Spätestens nach den ersten Anzeichen einer Unwucht solltest du allerdings eine Werkstatt aufsuchen, um zunächst die Ursache des veränderten Fahrverhaltens zu identifizieren und gegebenenfalls eine Auswuchtung vornehmen zu lassen. Das gilt nebenbei nicht nur für Auto-, sondern auch für Motorrad- und Quad-Reifen.

Wo kann ich meine Reifen auswuchten lassen und welche Kosten kommen auf mich zu?

Im Prinzip kannst du deine Reifen in jeder Werkstatt auswuchten lassen. Darüber hinaus gibt es diverse Reifenservice-Unternehmen wie Vergölst, Quick oder Driver, die eine Auswuchtung anbieten.

Findet das Auswuchten im Rahmen eines normalen Reifenwechsels statt, so ist dies Teil des Reifenservice und wird normalerweise nicht gesondert berechnet. Auch wenn du neue Reifen auf deine Felgen aufziehen lässt, kommen im Normalfall keine zusätzlichen Kosten für das Auswuchten auf dich zu.

Solltest du jedoch unabhängig vom gängigen Reifenservice deine Reifen auswuchten lassen wollen, so sind die Kosten recht überschaubar. Der Preis pro Rad mit Stahlfelge liegt je nach Anbieter zwischen drei und acht Euro. Bei Alufelgen wird meist ein Aufschlag von zwei bis drei Euro fällig.

Somit liegen die Kosten für einen Satz Räder je nach Ausführung und Anbieter zwischen zwölf und 44 Euro. Ist ein Reifendruckkontrollsystem im Fahrzeug installiert, so werden meist nochmal etwa drei bis vier Euro je Rad berechnet, weil die Monteure besondere Sorgfalt aufgrund der an den Ventilen befestigten RDKS-Sensoren walten lassen müssen.

Es lohnt sich auf jeden Fall die verschiedenen Anbieter in deiner Region zu vergleichen. Vor allem in den typischen Monaten für das Reifenwechseln locken viele Unternehmen mit attraktiven Angeboten – da gilt es, die Augen offenzuhalten.

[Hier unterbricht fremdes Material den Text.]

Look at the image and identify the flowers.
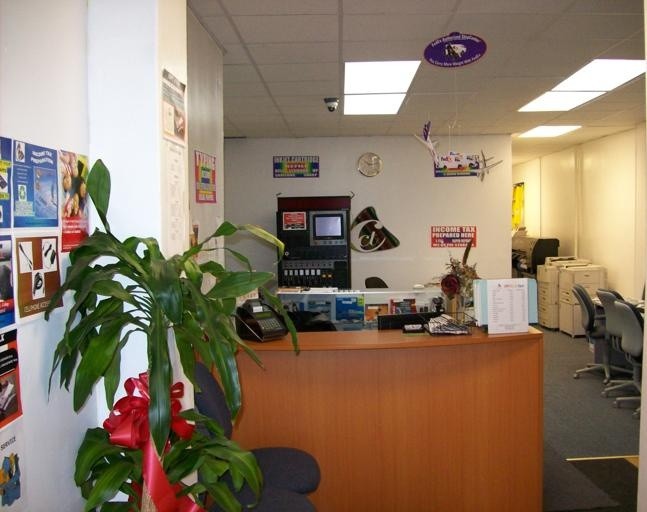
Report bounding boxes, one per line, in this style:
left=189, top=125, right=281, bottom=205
left=423, top=238, right=479, bottom=307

Zum Ausgleich der Unwucht werden kleine Gewichte am Felgenhorn angebracht (Bild: iStock)

Reifen auswuchten: mehr Sicherheit, geringer Aufwand

Das Auswuchten von Reifen ist keine exotische Maßnahme im Rahmen von Tuning, sondern eine wichtige Sicherheitsmaßnahme für alle Fahrzeuge. Über die Frage, wie oft du deine Reifen auswuchten lassen solltest, wird zwar in Foren regelmäßig diskutiert, eine eindeutige Antwort auf diese Frage gibt es allerdings nicht.

Doch eines ist sicher: Bei den ersten Anzeichen einer Unwucht sollte eine Werkstatt oder Reifenservice aufgesucht werden, um Sicherheitsrisiken zu vermeiden. Im Vergleich zu anderen Reparaturen ist das Auswuchten mit Preisen ab zwölf Euro je Reifensatz sehr günstig und hat trotzdem sehr großen Einfluss auf die Verkehrssicherheit. Vielleicht lässt du deine Bereifung beim nächsten Werkstattbesuch direkt auswuchten?